County votes to pay legal fees for two county employees
Published 9:52 pm Tuesday, October 28, 2014
The Decatur County Board of Commissioners voted unanimously Tuesday to pay legal fees to Harrell & Lewis, LLC for representing former county employee Rachel Trolinger.
The legal expense for Trolinger’s attorney, Jami Lewis, amounts to a flat fee of $5,000.
In addition, Decatur County Attorney Brown Moseley presented the board with another request to pay for the legal fees of an employee of the Decatur County Sheriff’s Office. The employee has been accused of sexual assault against an inmate.
“Given the dollars we have been talking about tonight and dealing with, I suggested to (Sheriff Wiley Griffin) that if he had no objection, and with the permission of the commission, rather than going out and hire a lawyer, I think I could properly represent this defendant as far as his presentation before a grand jury,” Moseley said.
The board unanimously voted for Moseley to represent the employee.
The Georgia Bureau of Investigation released warrants Sept. 15 for Trolinger, who is accused of forgery in the first degree. Trolinger, formerly an administrative assistant at the DCSO, allegedly committed the crime while performing the duties of her job on Sept. 30, 2013.
“Looking at the facts in this case, they cannot be distinguished from the other case which the county has elected to pay attorneys fees,” said in reference to the board’s decision to pay for the legal fees of two indicted county deputies.
After voting on the motion, commissioner Russell Smith said he believed the resolution in which the board’s decision was based on “has opened a Pandora’s Box,” and made a motion to rescind the resolution.

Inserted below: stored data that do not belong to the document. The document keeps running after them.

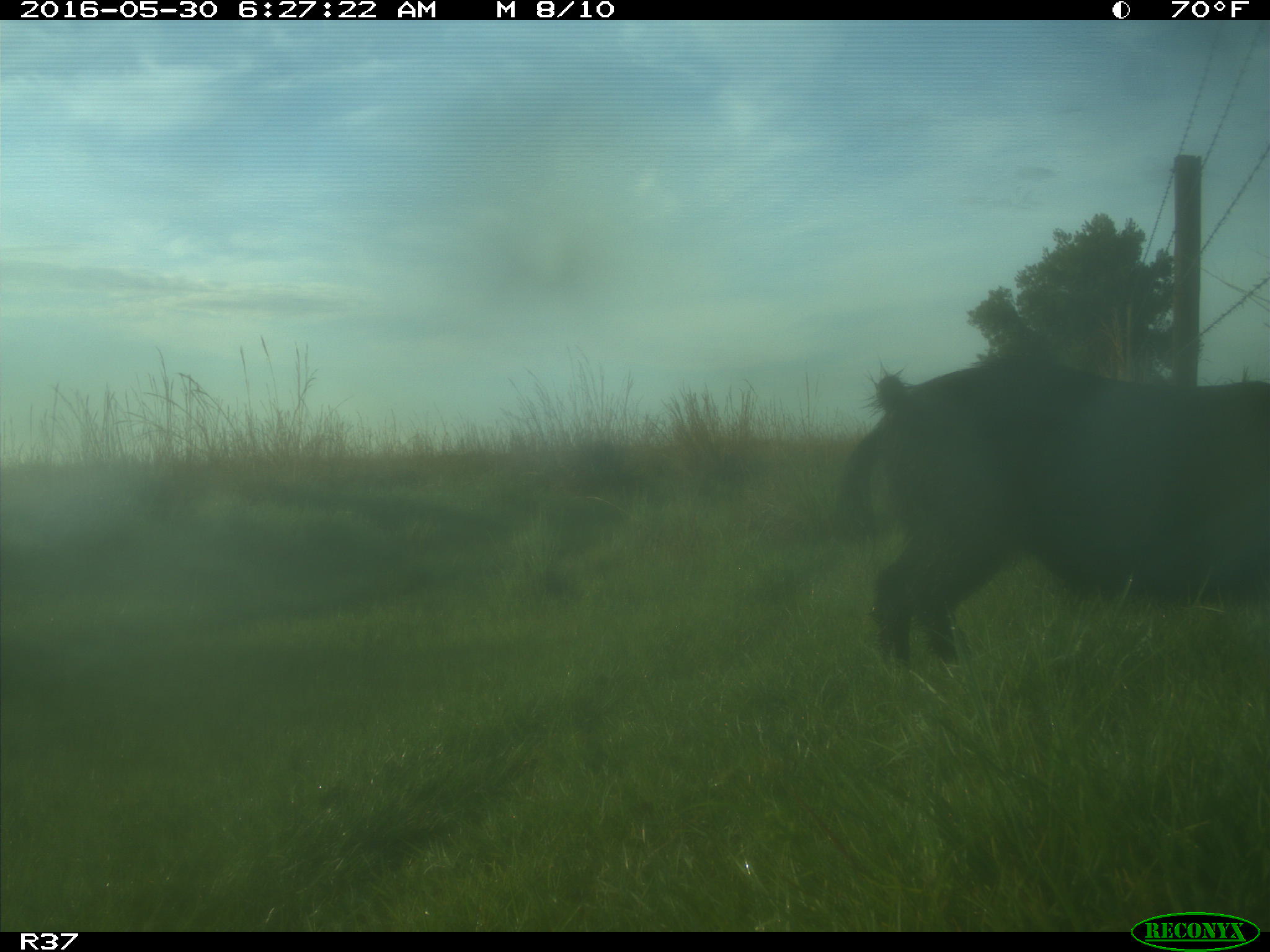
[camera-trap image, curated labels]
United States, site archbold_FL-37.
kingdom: Animalia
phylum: Chordata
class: Mammalia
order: Artiodactyla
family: Suidae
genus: Sus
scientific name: Sus scrofa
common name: wild boar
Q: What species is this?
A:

“If we keep it like it is, we’re going to break the county even more so,” Smith said. “I think we either need to rescind the resolution or make some amendments to it.”
Smith’s motion died for lack of a second.
The resolution, passed Aug. 26, states Decatur County, “in it’s discretion,” will undertake the expenses to defend Decatur County employees in civil, criminal or quasi criminal actions arising from the duties of their job.
“The next case might not be apples to apples,” commissioner Dennis Brinson said. “It might be apples to oranges, or apples to tangerines. In hindsight, I think we have gotten ourselves in a situation where we’ve set a precedent we can’t really hold up.”